— Start —
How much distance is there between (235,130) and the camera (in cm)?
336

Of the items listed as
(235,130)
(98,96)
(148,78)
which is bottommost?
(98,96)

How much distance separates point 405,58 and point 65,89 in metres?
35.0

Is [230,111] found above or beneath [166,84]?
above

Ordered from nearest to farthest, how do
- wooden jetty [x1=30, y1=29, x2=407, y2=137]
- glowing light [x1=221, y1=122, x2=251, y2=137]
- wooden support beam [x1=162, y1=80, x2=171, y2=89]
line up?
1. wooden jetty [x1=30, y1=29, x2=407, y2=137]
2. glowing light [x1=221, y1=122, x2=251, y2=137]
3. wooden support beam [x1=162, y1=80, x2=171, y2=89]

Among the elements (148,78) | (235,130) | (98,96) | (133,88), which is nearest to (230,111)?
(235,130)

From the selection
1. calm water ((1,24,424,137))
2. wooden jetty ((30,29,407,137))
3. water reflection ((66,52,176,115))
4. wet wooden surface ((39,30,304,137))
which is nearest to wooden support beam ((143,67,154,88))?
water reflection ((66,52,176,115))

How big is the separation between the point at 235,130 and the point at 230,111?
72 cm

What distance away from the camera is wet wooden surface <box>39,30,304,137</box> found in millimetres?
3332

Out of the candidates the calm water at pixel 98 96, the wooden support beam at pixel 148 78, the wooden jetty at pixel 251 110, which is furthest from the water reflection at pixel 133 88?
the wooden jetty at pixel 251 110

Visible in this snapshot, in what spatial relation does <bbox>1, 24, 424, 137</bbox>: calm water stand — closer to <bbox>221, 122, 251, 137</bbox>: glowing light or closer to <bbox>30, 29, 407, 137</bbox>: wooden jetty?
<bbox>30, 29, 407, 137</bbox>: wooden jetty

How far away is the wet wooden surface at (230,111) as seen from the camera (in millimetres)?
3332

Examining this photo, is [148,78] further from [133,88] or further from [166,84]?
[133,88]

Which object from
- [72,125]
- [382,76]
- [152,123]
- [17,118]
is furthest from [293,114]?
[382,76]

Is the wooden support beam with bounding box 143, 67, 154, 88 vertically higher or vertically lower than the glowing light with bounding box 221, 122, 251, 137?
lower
— End —
Copy out every one of the lines above verbatim, keeping their wording, numbers and line order unchanged.

How much distance is there between (235,130) and the camera (in cm)?
336

Of the items listed as
(235,130)
(98,96)
(148,78)
which is bottommost?
(98,96)

How much distance separates point 405,58 and point 65,89 in metres?
35.0

Is [230,111] found above or beneath [166,84]?
above

Ordered from nearest to farthest, how do
- wooden jetty [x1=30, y1=29, x2=407, y2=137]
- glowing light [x1=221, y1=122, x2=251, y2=137]
- wooden support beam [x1=162, y1=80, x2=171, y2=89]
line up?
1. wooden jetty [x1=30, y1=29, x2=407, y2=137]
2. glowing light [x1=221, y1=122, x2=251, y2=137]
3. wooden support beam [x1=162, y1=80, x2=171, y2=89]

Among the elements (148,78) | (235,130) | (98,96) | (133,88), which is nearest to (230,111)?
(235,130)

From the selection
1. calm water ((1,24,424,137))
2. wooden jetty ((30,29,407,137))
3. water reflection ((66,52,176,115))
4. wet wooden surface ((39,30,304,137))
which is nearest to wooden support beam ((143,67,154,88))?
water reflection ((66,52,176,115))

How big is the separation between the point at 235,130 and the point at 230,111?
72 cm

What distance away from the camera is wet wooden surface <box>39,30,304,137</box> found in millimetres?
3332

Out of the candidates the calm water at pixel 98 96, the wooden support beam at pixel 148 78, the wooden jetty at pixel 251 110, which is furthest from the water reflection at pixel 133 88?
the wooden jetty at pixel 251 110

Visible in this snapshot, in what spatial relation does <bbox>1, 24, 424, 137</bbox>: calm water stand — closer to <bbox>221, 122, 251, 137</bbox>: glowing light or closer to <bbox>30, 29, 407, 137</bbox>: wooden jetty?
<bbox>30, 29, 407, 137</bbox>: wooden jetty

How far away is the wet wooden surface at (230,111) as seen from the camera (in millimetres)?
3332

Examining this photo, is [148,78] further from [133,88] or further from [166,84]?
[133,88]

Which object from
- [72,125]
- [382,76]
- [152,123]
- [17,118]
is furthest from [293,114]?
[382,76]

Is the wooden support beam with bounding box 143, 67, 154, 88 vertically higher or vertically lower than the glowing light with bounding box 221, 122, 251, 137?
lower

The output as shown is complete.